Brano selezionato ::
Recensione del film Donald Cried di Kris Avedisian
Peter torna a casa dopo quindici anni di assenza. L’occasione è un lutto. Deve sgomberare e vendere la casa di nonna oltre ad arrangiare la ultime volontà. Sulla strada perde accidentalmente il portafoglio e si ritrova bloccato in Rhode Island. Ha bisogno di un piccolo prestito, ma con la gente del luogo non ha mantenuto i contatti. La salvezza pare essere il dirimpettaio, Donald, l’amico d’infanzia, il compagno di scuola. Donald oggi è in casa. L’incontro è folgorante.
Donald è surreale, sembra uscito da una pellicola di decadi fa. L’abbigliamento, i modi, i discorsi sono fuori tempo, pare un ragazzino (un po’ tonto) intrappolato nel corpo di un adulto e Peter è a disagio sin dal primo abbraccio. Non ha scelta. Stringe i denti e sorride. Intanto sarà questione di qualche minuto. Poi se ne potrà andare.
Da quell’incontro, che avrebbe dovuto durare il tempo di un saluto, e di una richiesta di aiuto, prende il via quella che sarà una lunga ed estenuante giornata. Sarà un tour (forzato) della città, di persona in persona, di luogo in luogo. E la totale assenza di filtri di Donald renderà le situazioni imbarazzanti e grevi, in alcuni casi persino inopportune. Donald è stano, è fragile, è pieno di difetti. Donald ha un gran bisogno di riferimenti e d’amore.
Donald Cried, il film in concorso a Locarno 2016 nella sezione Cineasti del Presente, è un urlo disperato, è un’immagine talvolta esagerata e in altre mitigata, inizialmente divertente e poi grottesca, delle umane debolezze. Il nostro Donald (lo stesso Kris Avedisian) riunisce in sé ciò che tutti celiamo, la solitudine, i fallimenti, i sogni infranti. È il perdente per eccellenza, è l’eterno fanciullo, è l’uomo senza speranze che non ricorda cosa siano i progetti. E ancora, è l’accettazione del nulla, è l’emblema della via verso la depressione, è l’assenza di ideali. Lo rifuggiamo e… sbagliamo.
Lo strazio maggiore arriva, infatti, quando si affaccia una domanda: Peter, colui in cui crediamo (e vogliamo) rispecchiarci, il rampante uomo in carriera, è davvero realizzato e felice? Perché non pare essere attorniato da affetti pronti a supportarlo, sembra solo conformato, standardizzato, ed agisce come si confà a un qualunque uomo adulto. A questo punto crolliamo.
Alla fine, dopo l’iniziale disorientamento, Peter ricorderà quella giornata per sempre e noi, seduti dall’altra parte dello schermo, uscendo dalla sala sogniamo d’incontrare per caso Donald o qualcuno di molto simile, in grado di darci una sgangherata, durissima, scossa.

Obiettivi ::
[1] Ripeti alla lettera il tratto della recensione di Donald Cried che va da "Donald Cried, il" fino a "rifuggiamo e… sbagliamo.".
[2] Secondo la recensione di Donald Cried, in quale sezione di Locarno 2016 era in concorso il film?

Righe del dataset ::
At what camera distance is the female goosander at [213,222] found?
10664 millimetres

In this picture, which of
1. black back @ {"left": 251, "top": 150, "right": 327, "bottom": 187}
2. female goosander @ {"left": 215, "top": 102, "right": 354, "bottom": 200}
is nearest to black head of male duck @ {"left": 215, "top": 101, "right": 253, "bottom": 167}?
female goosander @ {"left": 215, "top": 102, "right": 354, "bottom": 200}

Soluzioni punto per punto ::
[1]
Donald Cried, il film in concorso a Locarno 2016 nella sezione Cineasti del Presente, è un urlo disperato, è un’immagine talvolta esagerata e in altre mitigata, inizialmente divertente e poi grottesca, delle umane debolezze. Il nostro Donald (lo stesso Kris Avedisian) riunisce in sé ciò che tutti celiamo, la solitudine, i fallimenti, i sogni infranti. È il perdente per eccellenza, è l’eterno fanciullo, è l’uomo senza speranze che non ricorda cosa siano i progetti. E ancora, è l’accettazione del nulla, è l’emblema della via verso la depressione, è l’assenza di ideali. Lo rifuggiamo e… sbagliamo.

[2] Nella sezione Cineasti del Presente.